The plane ride was a whole lot shorter than I expected; even with the connecting flight in Chicago. Jared spoke to me all of three times during our trip, the first to tell me to grab his bag, the second to ask if I was hungry (I wasn’t), and the third to let me know that baggage claim was at carousel 6 and I was to meet him outside after I grabbed my luggage. That was twenty minutes ago and the suitcases were just now falling down the chute. My duffel bag was, of course, one of the last to come out and by the time I grabbed it half of the plane was already gone. I found the nearest exit and made my way out.
The air had a bit of a nip to it. It was ten times colder here than what I was expecting. Back home it was a surprise if the temperatures dropped into the 40’s. It hardly ever got cold enough to see my breath, and I looked like an ice breathing dragon. All I had on were my faded jeans, one of mom’s old band Tee’s, and a lightweight jacket. This was full on parka weather, and I definitely wasn’t prepared for it. I’ve never even owned a coat thick enough to quench this cold.

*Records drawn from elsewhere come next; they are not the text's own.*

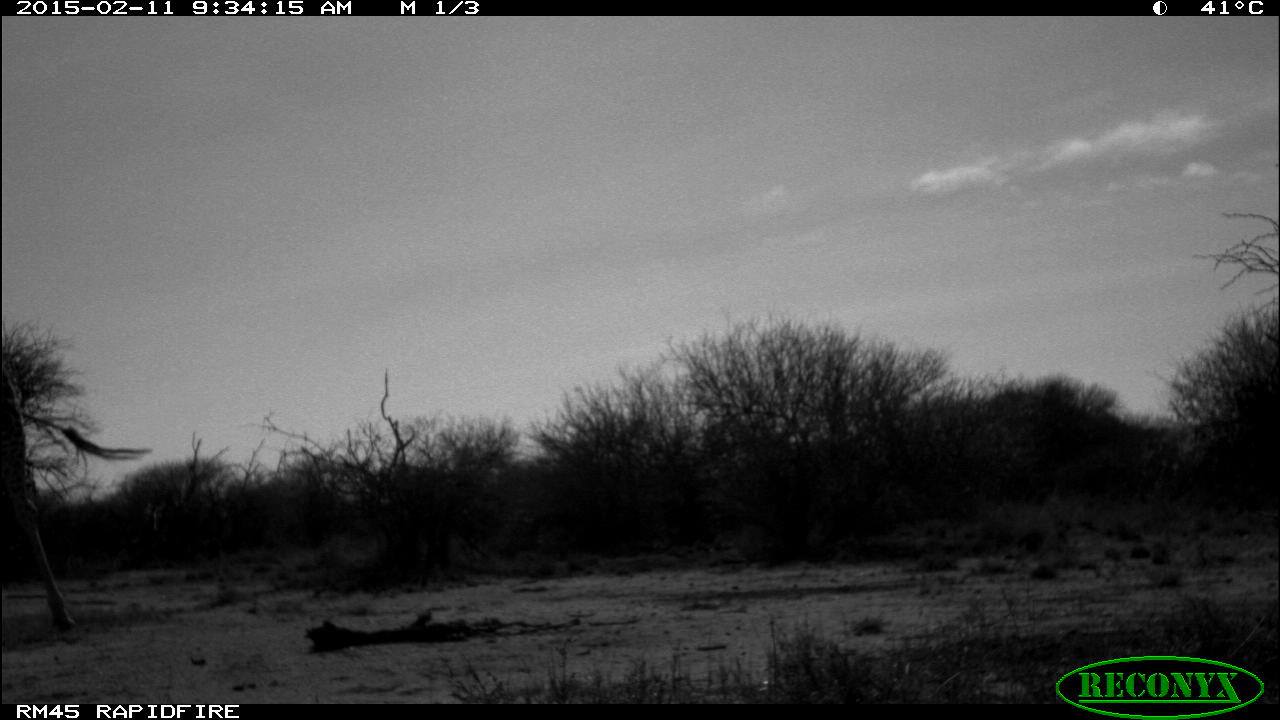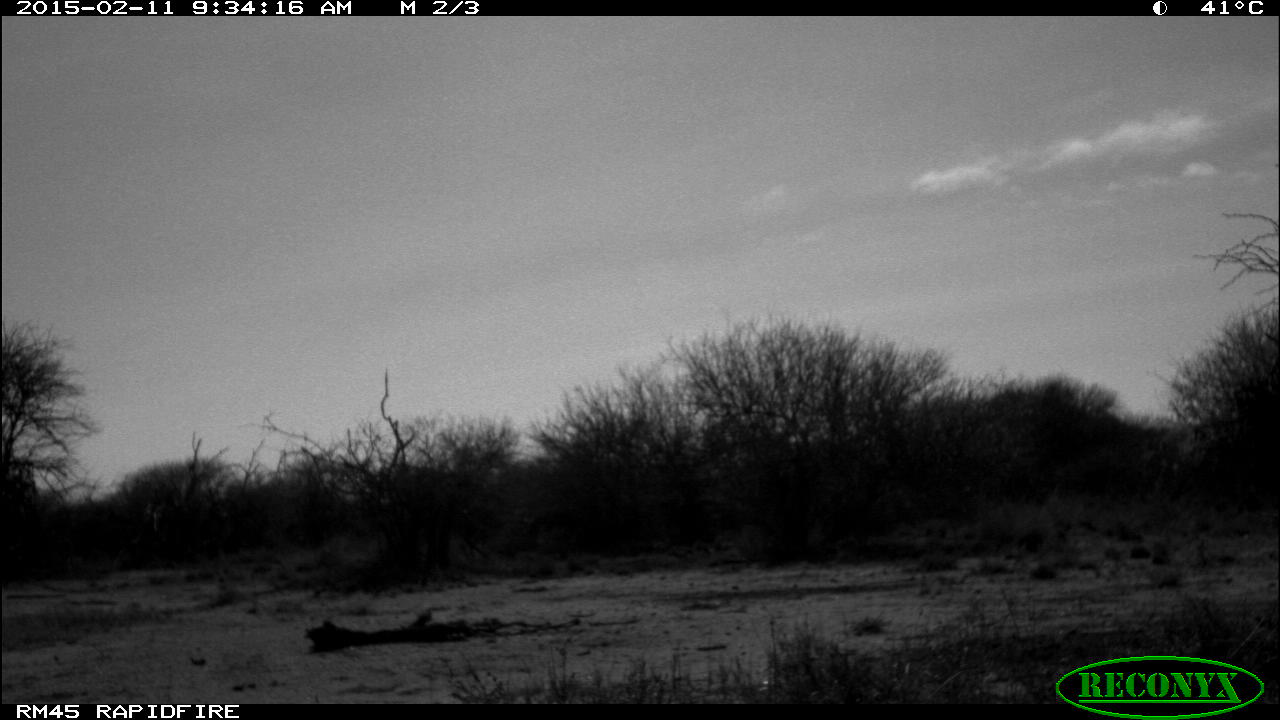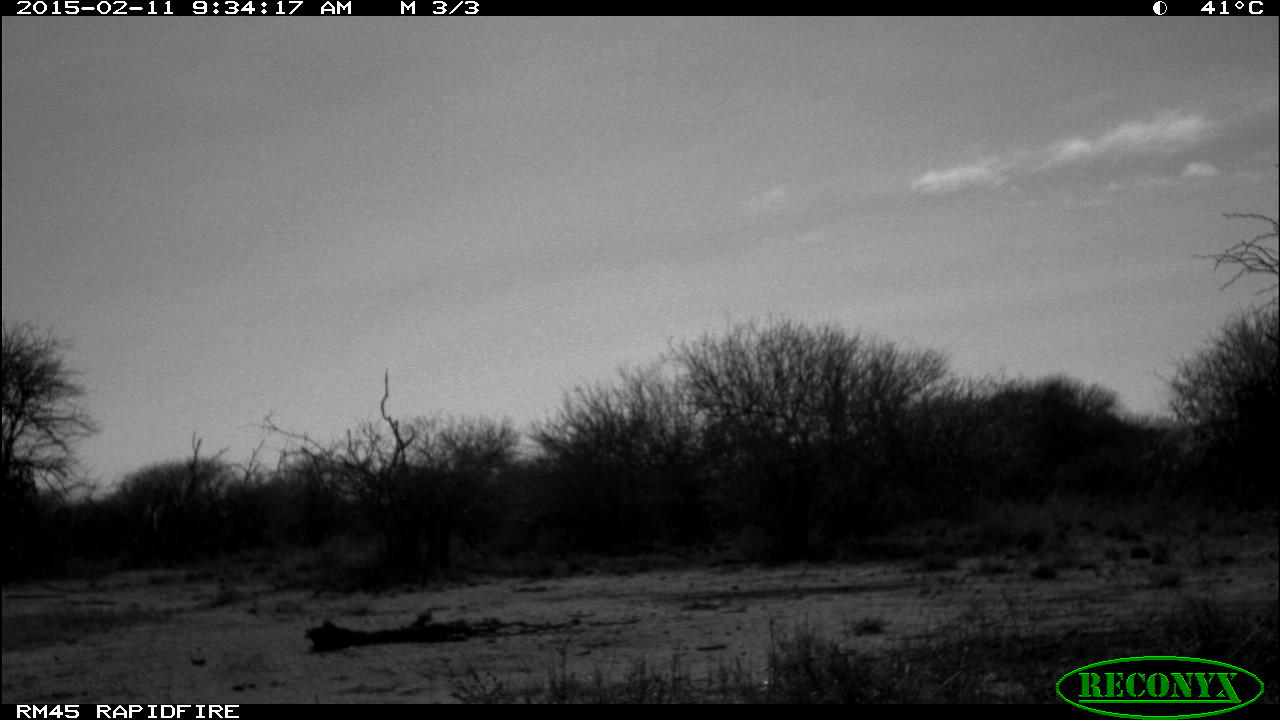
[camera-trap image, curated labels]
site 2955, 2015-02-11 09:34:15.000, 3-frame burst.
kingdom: Animalia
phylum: Chordata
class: Mammalia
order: Artiodactyla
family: Giraffidae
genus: Giraffa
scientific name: Giraffa camelopardalis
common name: giraffe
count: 1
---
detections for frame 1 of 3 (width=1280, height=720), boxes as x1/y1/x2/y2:
giraffa camelopardalis: 0/365/153/633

I huddled by the entrance seeping in what little heat I could from the opening doors. There were people swarming every inch of the sidewalk and I couldn’t find Jared’s receding hairline bouncing above the rest. I folded farther into the doorway hoping the distance would give me a better vantage point, but all it did was free up the space in front of me. No one seemed to notice me at all. I was completely invisible in this huge city. It wasn’t like home where everybody knew everybody. My little town didn’t have this many people to fill the same place. All of our town would fit easily on these sidewalks with room left to see. Jared would be so easy to find. He’d stick out like a sore thumb.